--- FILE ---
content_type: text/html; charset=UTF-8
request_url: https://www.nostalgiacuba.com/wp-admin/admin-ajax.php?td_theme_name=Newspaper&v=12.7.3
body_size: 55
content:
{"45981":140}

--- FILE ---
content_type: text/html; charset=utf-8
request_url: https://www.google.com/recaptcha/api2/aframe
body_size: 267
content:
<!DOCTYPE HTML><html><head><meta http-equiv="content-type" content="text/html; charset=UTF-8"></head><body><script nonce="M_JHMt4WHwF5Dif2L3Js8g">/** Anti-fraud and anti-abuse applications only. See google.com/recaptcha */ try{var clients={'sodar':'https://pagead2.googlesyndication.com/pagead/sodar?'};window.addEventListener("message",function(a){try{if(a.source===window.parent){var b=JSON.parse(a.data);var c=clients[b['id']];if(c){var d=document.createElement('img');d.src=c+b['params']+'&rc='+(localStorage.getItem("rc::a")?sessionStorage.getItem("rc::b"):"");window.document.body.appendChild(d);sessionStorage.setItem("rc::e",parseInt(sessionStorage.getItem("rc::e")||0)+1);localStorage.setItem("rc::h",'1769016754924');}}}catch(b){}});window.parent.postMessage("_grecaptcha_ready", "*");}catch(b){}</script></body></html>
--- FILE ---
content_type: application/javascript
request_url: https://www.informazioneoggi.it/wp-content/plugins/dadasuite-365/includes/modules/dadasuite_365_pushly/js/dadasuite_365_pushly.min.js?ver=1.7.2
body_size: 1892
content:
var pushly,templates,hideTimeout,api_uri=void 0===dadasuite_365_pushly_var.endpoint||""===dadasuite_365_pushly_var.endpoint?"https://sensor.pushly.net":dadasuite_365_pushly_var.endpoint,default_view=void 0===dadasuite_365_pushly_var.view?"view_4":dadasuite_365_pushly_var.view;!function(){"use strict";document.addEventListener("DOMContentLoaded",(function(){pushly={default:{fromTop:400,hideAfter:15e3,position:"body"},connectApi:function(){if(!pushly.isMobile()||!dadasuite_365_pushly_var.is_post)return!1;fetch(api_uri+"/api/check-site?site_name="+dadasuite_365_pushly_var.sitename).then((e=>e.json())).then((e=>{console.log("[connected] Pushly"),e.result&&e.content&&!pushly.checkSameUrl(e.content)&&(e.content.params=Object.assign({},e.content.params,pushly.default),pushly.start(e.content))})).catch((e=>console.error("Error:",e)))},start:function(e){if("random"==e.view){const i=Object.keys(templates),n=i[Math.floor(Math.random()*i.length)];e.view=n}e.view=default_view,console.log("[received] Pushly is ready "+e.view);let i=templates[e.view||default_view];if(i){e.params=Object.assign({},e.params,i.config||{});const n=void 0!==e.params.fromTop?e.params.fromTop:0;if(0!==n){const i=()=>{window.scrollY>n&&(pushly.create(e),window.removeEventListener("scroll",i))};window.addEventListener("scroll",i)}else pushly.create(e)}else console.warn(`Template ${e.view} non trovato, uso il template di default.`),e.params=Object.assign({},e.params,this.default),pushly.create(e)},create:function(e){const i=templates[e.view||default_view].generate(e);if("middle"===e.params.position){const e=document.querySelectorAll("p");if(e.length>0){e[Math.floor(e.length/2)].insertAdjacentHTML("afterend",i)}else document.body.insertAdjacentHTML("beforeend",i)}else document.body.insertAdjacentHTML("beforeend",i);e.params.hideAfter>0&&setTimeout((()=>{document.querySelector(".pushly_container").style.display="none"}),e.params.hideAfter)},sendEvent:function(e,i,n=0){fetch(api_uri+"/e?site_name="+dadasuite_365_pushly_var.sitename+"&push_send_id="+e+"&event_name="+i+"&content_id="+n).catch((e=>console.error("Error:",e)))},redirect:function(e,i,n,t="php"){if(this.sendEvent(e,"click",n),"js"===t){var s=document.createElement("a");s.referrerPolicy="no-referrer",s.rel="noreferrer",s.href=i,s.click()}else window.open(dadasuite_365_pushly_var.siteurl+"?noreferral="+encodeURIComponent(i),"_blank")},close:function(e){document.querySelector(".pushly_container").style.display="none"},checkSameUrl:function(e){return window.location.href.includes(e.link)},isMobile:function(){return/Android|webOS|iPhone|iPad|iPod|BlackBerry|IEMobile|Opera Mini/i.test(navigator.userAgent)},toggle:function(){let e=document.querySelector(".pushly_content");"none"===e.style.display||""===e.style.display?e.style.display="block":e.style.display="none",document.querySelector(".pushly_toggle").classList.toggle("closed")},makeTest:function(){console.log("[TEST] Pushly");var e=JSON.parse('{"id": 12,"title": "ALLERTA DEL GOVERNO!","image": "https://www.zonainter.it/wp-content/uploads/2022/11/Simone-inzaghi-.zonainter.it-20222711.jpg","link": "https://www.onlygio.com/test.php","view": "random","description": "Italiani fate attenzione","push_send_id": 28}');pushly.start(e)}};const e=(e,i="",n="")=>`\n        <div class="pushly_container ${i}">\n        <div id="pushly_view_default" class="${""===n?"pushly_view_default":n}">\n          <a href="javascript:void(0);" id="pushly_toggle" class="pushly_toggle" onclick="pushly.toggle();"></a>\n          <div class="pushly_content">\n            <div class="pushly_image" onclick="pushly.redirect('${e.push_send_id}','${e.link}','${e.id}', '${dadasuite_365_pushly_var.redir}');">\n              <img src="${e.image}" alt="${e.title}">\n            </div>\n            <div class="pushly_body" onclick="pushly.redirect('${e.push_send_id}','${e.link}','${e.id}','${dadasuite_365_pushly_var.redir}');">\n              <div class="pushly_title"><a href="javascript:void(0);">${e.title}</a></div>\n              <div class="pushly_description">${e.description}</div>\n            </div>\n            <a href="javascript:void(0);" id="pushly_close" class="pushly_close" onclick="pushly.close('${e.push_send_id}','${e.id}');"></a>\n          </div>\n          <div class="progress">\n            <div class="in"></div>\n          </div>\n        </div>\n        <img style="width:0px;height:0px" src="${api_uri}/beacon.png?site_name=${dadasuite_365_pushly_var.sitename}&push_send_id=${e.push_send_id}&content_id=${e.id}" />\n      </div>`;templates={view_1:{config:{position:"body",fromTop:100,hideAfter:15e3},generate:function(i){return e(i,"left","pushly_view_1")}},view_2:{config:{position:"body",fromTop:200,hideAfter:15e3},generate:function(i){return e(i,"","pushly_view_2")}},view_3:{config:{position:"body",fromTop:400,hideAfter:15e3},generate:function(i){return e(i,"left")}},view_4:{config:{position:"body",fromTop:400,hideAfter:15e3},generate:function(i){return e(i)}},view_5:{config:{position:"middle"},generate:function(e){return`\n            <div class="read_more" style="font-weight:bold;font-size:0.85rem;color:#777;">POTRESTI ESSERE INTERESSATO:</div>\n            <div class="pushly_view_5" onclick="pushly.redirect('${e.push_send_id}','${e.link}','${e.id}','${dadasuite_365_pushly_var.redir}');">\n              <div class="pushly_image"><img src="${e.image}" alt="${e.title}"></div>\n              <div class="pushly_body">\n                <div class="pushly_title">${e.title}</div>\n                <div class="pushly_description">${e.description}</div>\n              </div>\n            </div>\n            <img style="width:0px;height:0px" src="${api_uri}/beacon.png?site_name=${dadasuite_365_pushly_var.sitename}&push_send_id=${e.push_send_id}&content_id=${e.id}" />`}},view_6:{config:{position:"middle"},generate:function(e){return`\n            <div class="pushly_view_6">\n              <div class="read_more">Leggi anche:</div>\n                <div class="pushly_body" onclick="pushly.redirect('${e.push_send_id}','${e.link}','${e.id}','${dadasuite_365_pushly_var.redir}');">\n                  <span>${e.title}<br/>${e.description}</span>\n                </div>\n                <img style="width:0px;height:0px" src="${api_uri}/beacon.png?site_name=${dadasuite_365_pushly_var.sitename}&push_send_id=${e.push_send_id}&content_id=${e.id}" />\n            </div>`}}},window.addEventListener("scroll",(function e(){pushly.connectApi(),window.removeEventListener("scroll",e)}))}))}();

──────────────────────────────

- Description of the task -
What is the number of lines above that contain "recaptcha"? Answer with that number only.

- Result of this task -
2